The newspaper headlines in Fort Wayne Saturday, August 25, 1934, read “Minimizing the Glamour.” With human consideration for the wishes of the innocent survivors of the late Homer Van Meter, slain when he resisted arrest by police officers in St. Paul, MN, and with the purpose of minimizing the glamour which excessive publicity so easily confers upon enemies of society, the News-Sentinel will not “play up” or sensationalize accounts of the dead bandit’s funeral services and burial nor will we make any attempt to procure photos of the same.
Carey and Mary (Miller) Van Meter had three children: Harry, Homer, and baby sister Helen. They lived in the middle class Bloomingdale neighborhood, where the children went to school. Carey worked for the railroad, and Mary stayed home to care for their three children. Both Cary and Mary were dead when Homer started getting in trouble with the “law.”
Homer’s first crime was for “disorderly conduct,” in Aurora, IL in 1923. Later that same year he was convicted of vehicle theft in IL, and sentenced to 1 to 10 years in the Southern IL State Penitentiary. In 1925 he and Con Livingston held up passengers for several hundred dollars and jewelry. Con Livingston was killed by the police in South Bend, IN, and Homer Van Meter fled to Chicago, IL where the police caught up with Homer and he was arrested. Homer served time at the Lake County Reformatory, but was transferred to the IN State Prison. May 18, 1933 the parole board recommendation was to free Van Meter, because they “believed that he would make good in the future.”
There were times and occasions when Homer Van Meter tried to “make good in the future.” Homer would disappear, and the police wouldn’t “hear” from Homer for months at a time. One time he was believed to be living in New Orleans, LA. After Homer was on parole from the Indiana State Prison, he refused to take part in Indiana bank robberies. He did however participate in the IL, OH, and MI Dillinger gang bank robberies.
John Dillinger was released from prison June 1933, and then he was back in jail in Lima, OH. September 1933 there was a raid on the Lima, OH jail, and Dillinger was freed, and Homer Van Meter rejoined the Dillinger gang.
Relatives said that Homer was handsome. He had a strange twitch in his leg that caused his friends to call him “Shake Leg.” He could be quite charming when he wanted to be, which is why John Dillinger used Homer as the advance man. Homer was often sent into the banks ahead of the gang to scope things out. His good looks and personality made it easy for him to enter the bank and put on the charm to find out inside information.

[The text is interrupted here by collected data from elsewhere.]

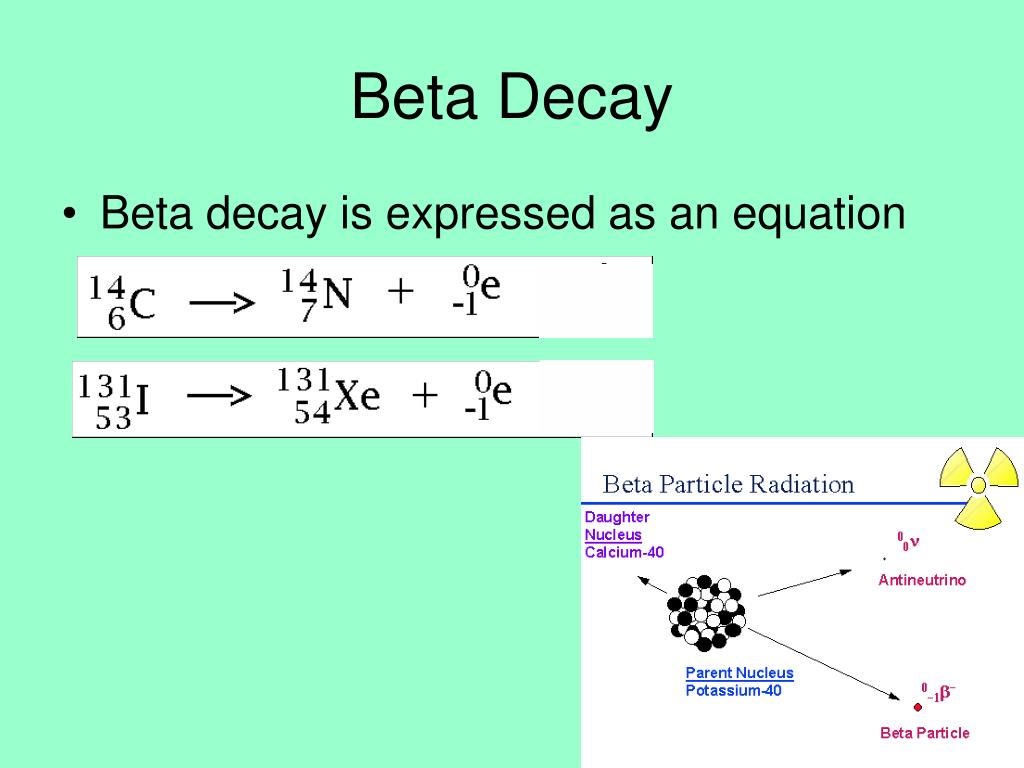 Beta Decay

• Beta decay is expressed as an equation

$^{14}_{6}C \longrightarrow ^{14}_{7}N + ^{0}_{-1}e$

$^{131}_{53}I \longrightarrow ^{131}_{54}Xe + ^{0}_{-1}e$

Beta Particle Radiation

Daughter Nucleus Calcium-40

$^{0}_{0}\nu$
Antineutrino

Parent Nucleus Potassium-40

$^{0}_{-1}\beta^{-}$
Beta Particle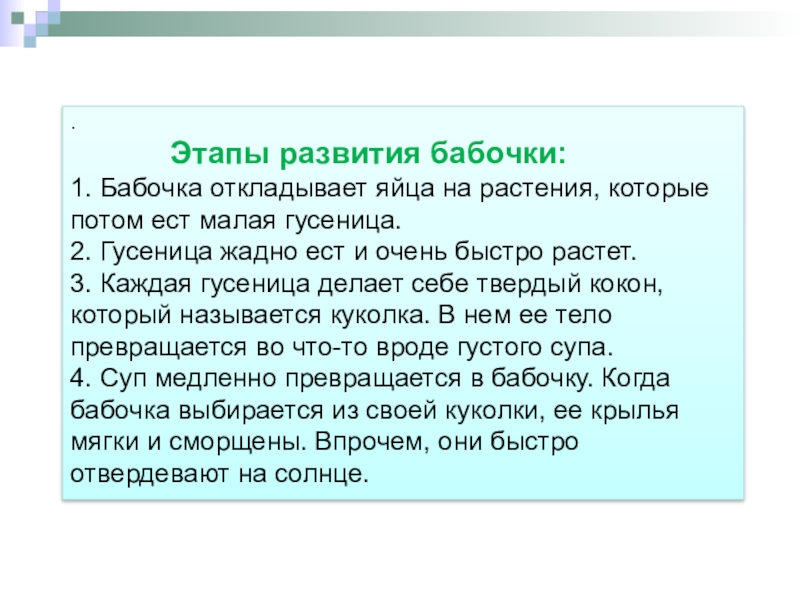 .

Этапы развития бабочки:

1. Бабочка откладывает яйца на растения, которые потом ест малая гусеница.
2. Гусеница жадно ест и очень быстро растет.
3. Каждая гусеница делает себе твердый кокон, который называется куколка. В нем ее тело превращается во что-то вроде густого супа.
4. Суп медленно превращается в бабочку. Когда бабочка выбирается из своей куколки, ее крылья мягки и сморщены. Впрочем, они быстро отвердевают на солнце.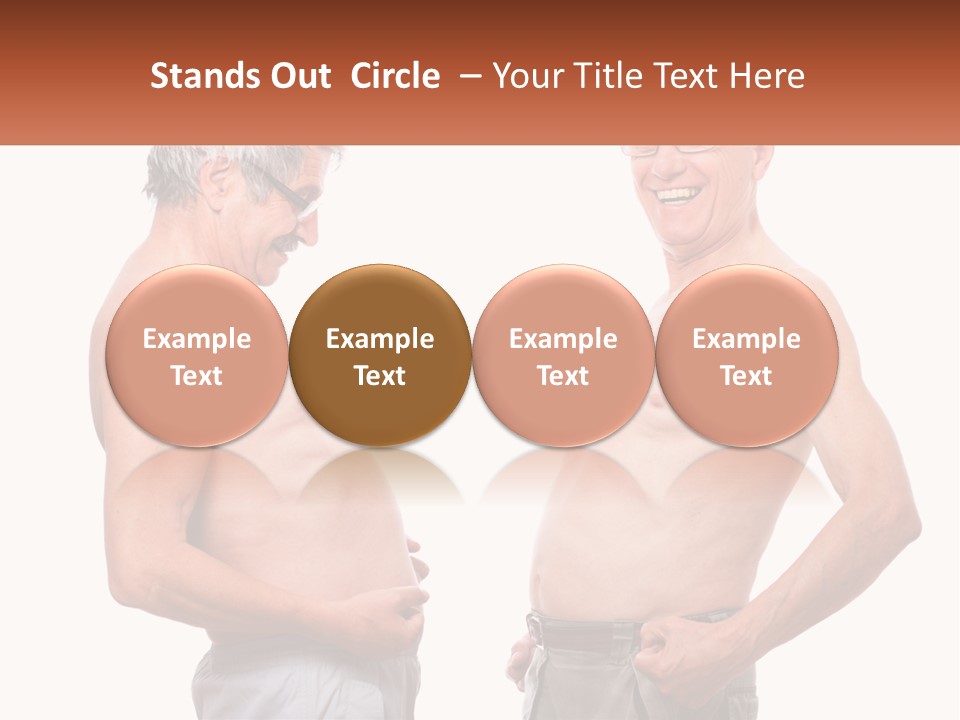 Stands Out Circle – Your Title Text Here

Example Text

Example Text

Example Text

Example Text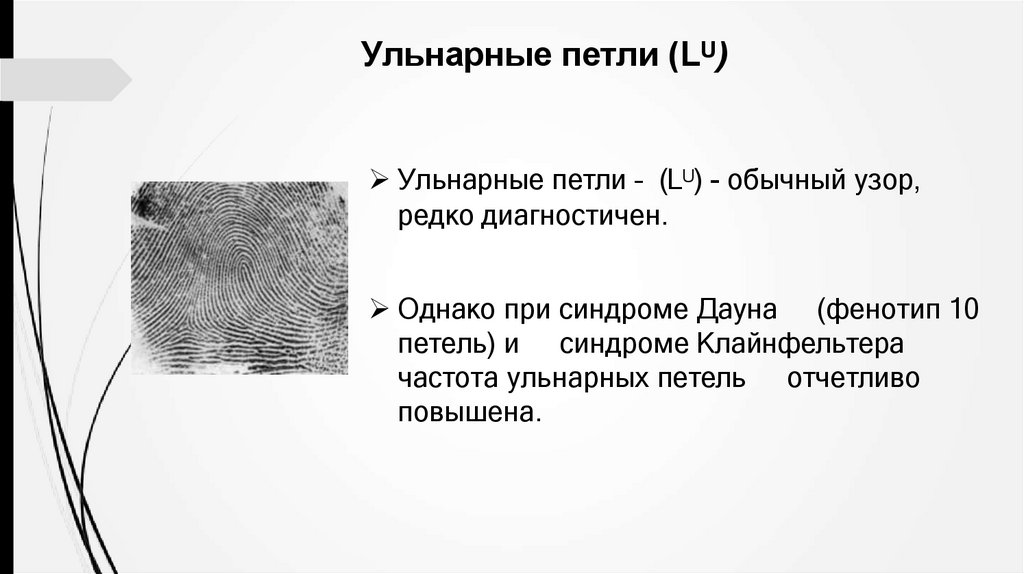 Ульнарные петли ($L^U$)

➢ Ульнарные петли - ($L^U$) - обычный узор, редко диагностичен.

➢ Однако при синдроме Дауна (фенотип 10 петель) и синдроме Клайнфельтера частота ульнарных петель отчетливо повышена.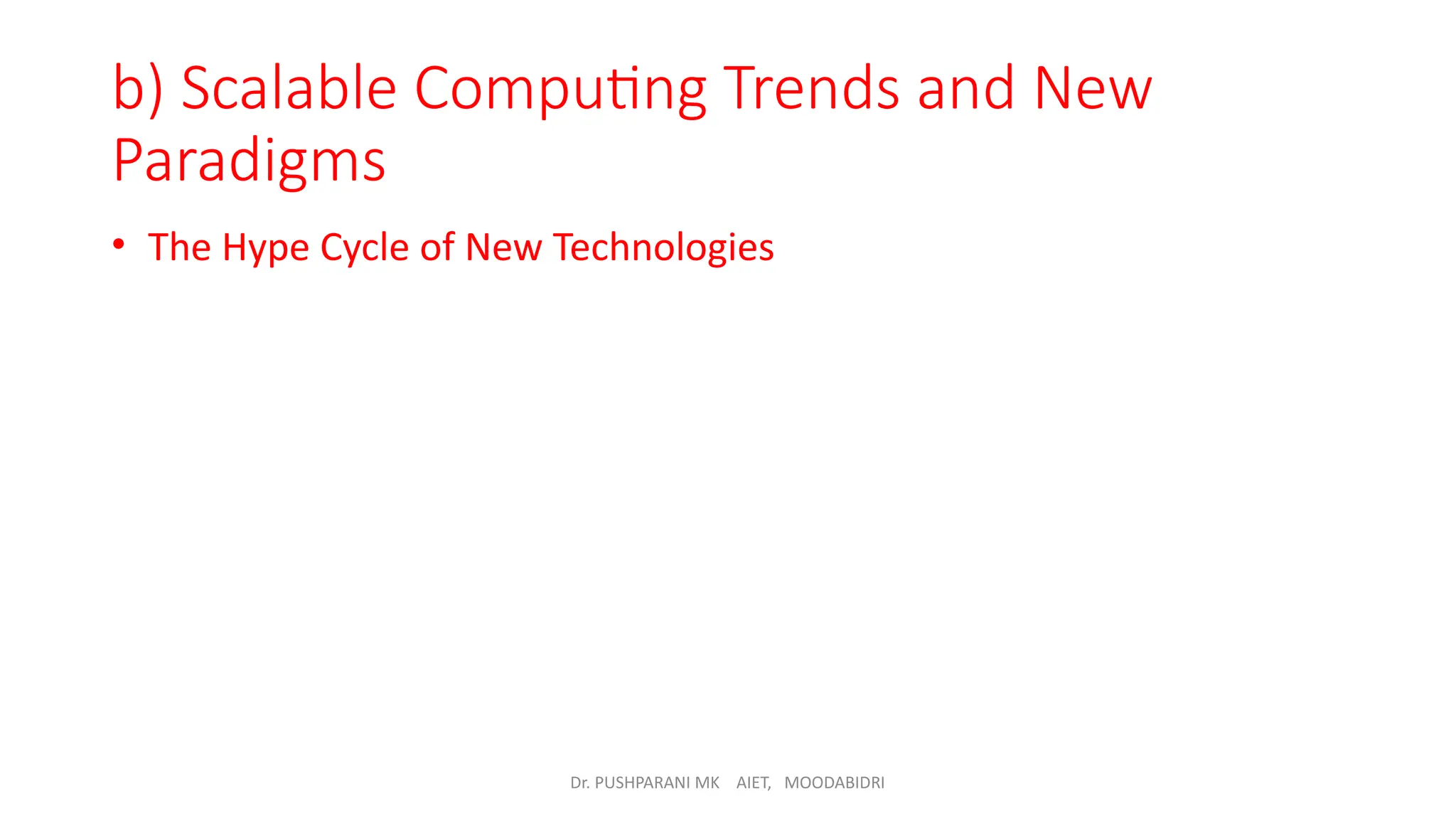 b) Scalable Computing Trends and New Paradigms

• The Hype Cycle of New Technologies

Dr. PUSHPARANI MK AIET, MOODABIDRI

The Peru Indiana police remembered how Homer Van Meter posed as a detective magazine reporter. Homer told the Peru police that he was working on a story about an old Miami County robbery. The Peru police thought that Homer was like a “friend,” until he showed up a few days later with the Dillinger gang. The Dillinger gang along with Van Meter, seized $2,000 of the police arsenal.
The Dillinger gang often drove in stolen cars, and one time they were in a car with Michigan plates when a police car came upon them. John Dillinger was reported to have been ready for a shootout, when Homer stopped him, left the car, and went up to the police car. He told them that they were from Michigan, and they needed to know how to get back on the right road to Michigan. He then showed an interest in the squad car and their machine guns. Homer said, “It’s a wicked weapon and would end John Dillinger if you found him.” Homer cheerfully shouted, “Good Night.” As he went back to the stolen car and John Dillinger.
Homer didn’t write letters home, and his relatives said that they had nothing to do with him. One winter day his brother Harry went to his garage where his beat up old car was parked. When he entered the garage he saw a beautiful shiny new car with the keys and the title on the front seat. Harry had to go to court and prove that the car was a repayment for money that Homer owed Harry.
Information from The News-Sentinel, Fort Wayne, IN newspaper microfilm August 24 & 25, 1934, ACPL, Fort Wayne, IN.